• Brief descriptive captions:
********************

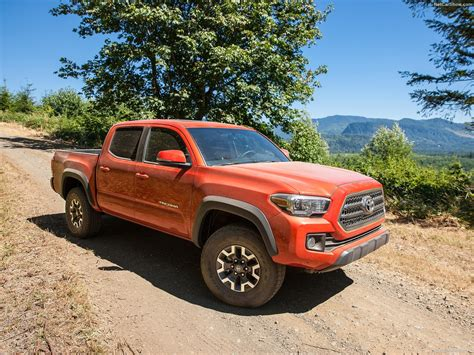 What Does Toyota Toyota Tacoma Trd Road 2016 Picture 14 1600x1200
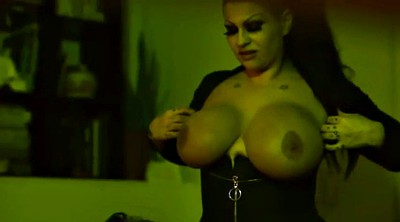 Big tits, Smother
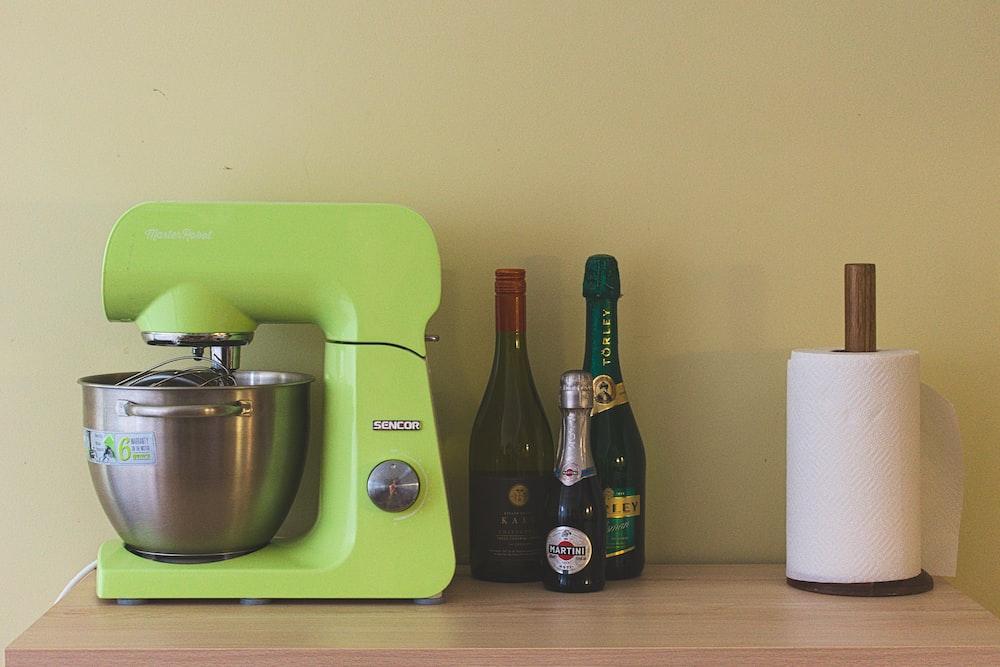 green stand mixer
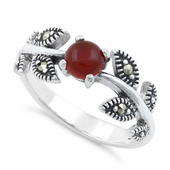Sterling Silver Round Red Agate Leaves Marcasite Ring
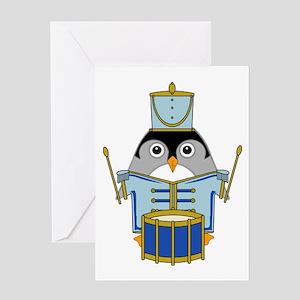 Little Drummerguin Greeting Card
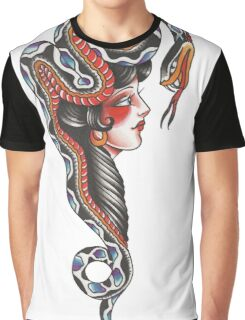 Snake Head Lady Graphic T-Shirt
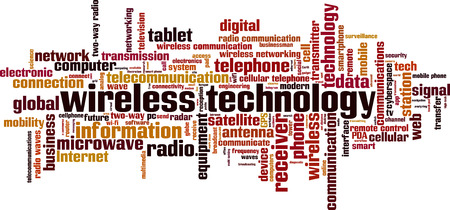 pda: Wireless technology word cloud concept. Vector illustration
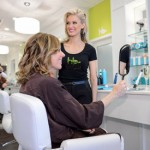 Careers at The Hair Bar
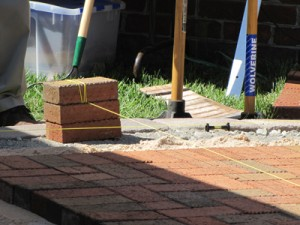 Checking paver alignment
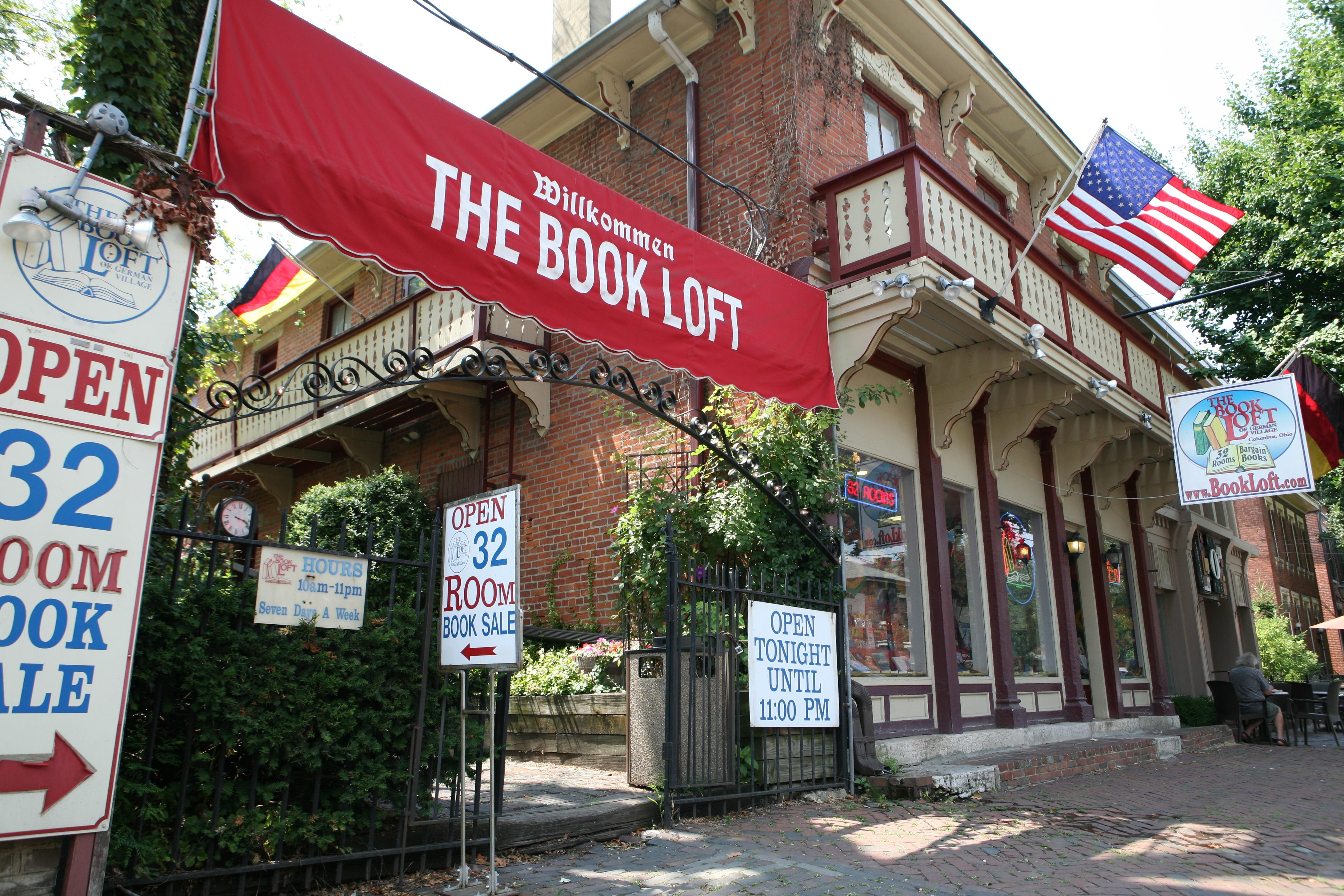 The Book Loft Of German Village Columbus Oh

********************

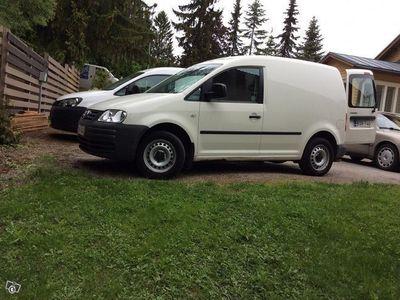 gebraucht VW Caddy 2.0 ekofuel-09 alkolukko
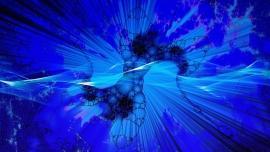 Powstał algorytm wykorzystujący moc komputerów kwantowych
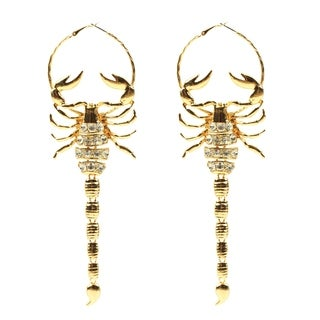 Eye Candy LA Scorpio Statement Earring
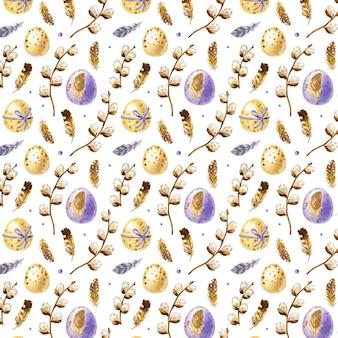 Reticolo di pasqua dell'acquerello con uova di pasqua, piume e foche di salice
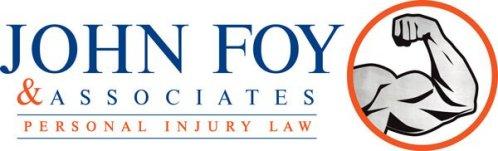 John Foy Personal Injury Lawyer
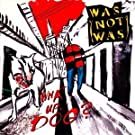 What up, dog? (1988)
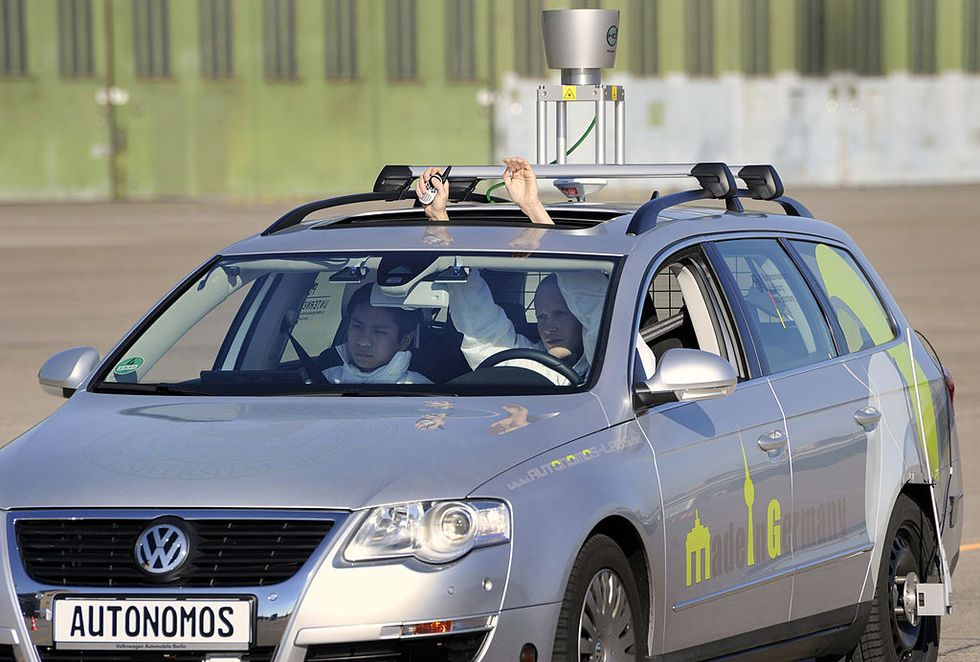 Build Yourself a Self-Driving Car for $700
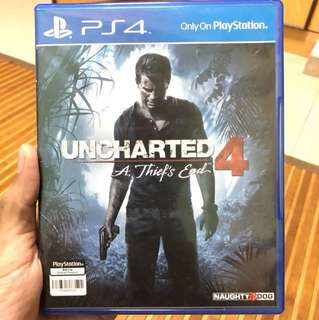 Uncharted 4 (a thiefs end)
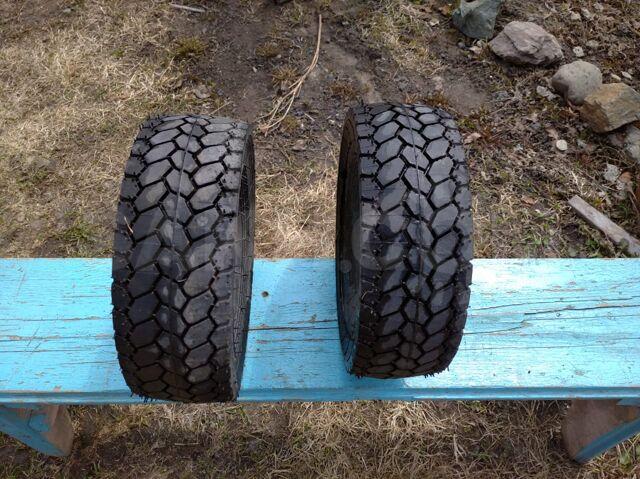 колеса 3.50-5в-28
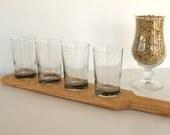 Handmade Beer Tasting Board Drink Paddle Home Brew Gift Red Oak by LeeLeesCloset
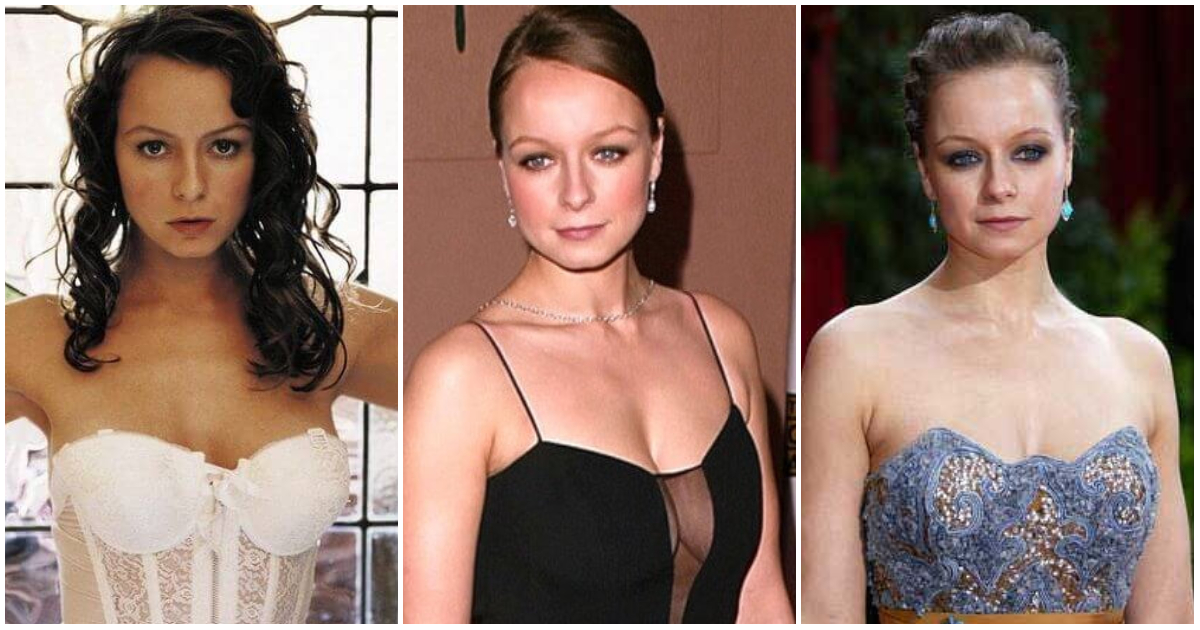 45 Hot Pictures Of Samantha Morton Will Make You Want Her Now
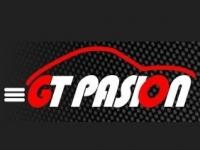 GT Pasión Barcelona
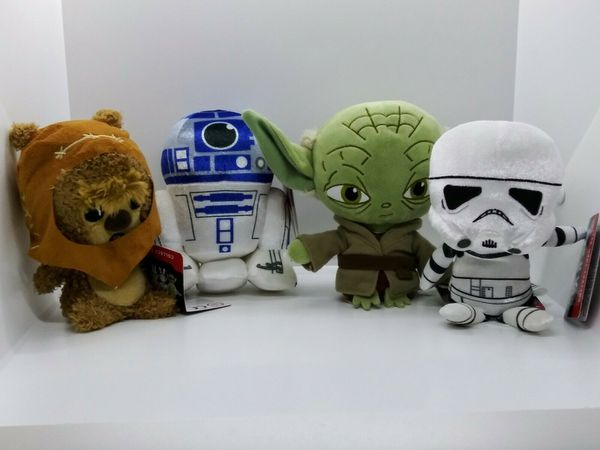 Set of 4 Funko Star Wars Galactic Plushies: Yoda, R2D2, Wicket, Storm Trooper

********************

• Exercise details: Exactly the lines above from the one that contains "колеса 3.50-5в-28" down to the one that contains "Set of 4 Funko" are to be output, both ends kept and pictures omitted.

• Solution:
 колеса 3.50-5в-28
 Handmade Beer Tasting Board Drink Paddle Home Brew Gift Red Oak by LeeLeesCloset
 45 Hot Pictures Of Samantha Morton Will Make You Want Her Now
 GT Pasión Barcelona
 Set of 4 Funko Star Wars Galactic Plushies: Yoda, R2D2, Wicket, Storm Trooper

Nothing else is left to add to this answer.